Die Region um das verschwundene Sonnensystem wurde zum Sektor Null erklärt und von Raumschiffen des Galaktikums abgeriegelt. Fieberhaft versuchen die Verantwortlichen der galaktischen Völker herauszufinden, was geschehen ist. Dass derzeit auch Perry Rhodan mitsamt der BASIS auf bislang unbekannte Weise »entführt« worden ist, verkompliziert die Sachlage zusätzlich. Um die LFT nicht kopflos zu lassen, wurde eine neue provisorische Führung gewählt, die ihren Sitz auf dem Planeten Maharani hat.

Perry Rhodan kämpft indessen in der von Kriegen heimgesuchten Doppelgalaxis Chanda gegen QIN SHI. Diese mysteriöse Wesenheit gebietet über zahllose Krieger aus unterschiedlichen Völkern und herrscht nahezu unangefochten in Chanda. Um ihre Macht zu brechen, benötigt Rhodan Unterstützung und Verbündete.

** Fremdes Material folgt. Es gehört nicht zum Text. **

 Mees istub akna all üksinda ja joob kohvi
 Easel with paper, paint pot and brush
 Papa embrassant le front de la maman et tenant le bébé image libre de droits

Zuerst muss er jedoch zu seiner Gefährtin Mondra Diamond zurück, mit ZIELPUNKT MORPHEUS-SYSTEM ...

Die Hauptpersonen des Romans

 

 

Mondra Diamond – Perry Rhodans Gefährtin kämpft um Frieden mit den Todringern.

Martin Felten – Ein Versicherungsfachmann muss sich im Weltraum bewähren.

Sinaid Velderbilt – Die Ertruserin spielt Leibwache und Kindermädchen.

Electra Pauk – Die Kommandantin der CHISHOLM steckt voller Tatendrang.

1.

Uruve

 

»Sicher?«

Mandary Sing hing eine feuerrote Haarsträhne in die Stirn, bis knapp über die Augenbrauen, die ebenso rot waren. Sie schwor bei jeder sich bietenden Gelegenheit, dass es sich um ihre natürliche Farbe handelte – kein künstliches Zeug, wie sie es nannte.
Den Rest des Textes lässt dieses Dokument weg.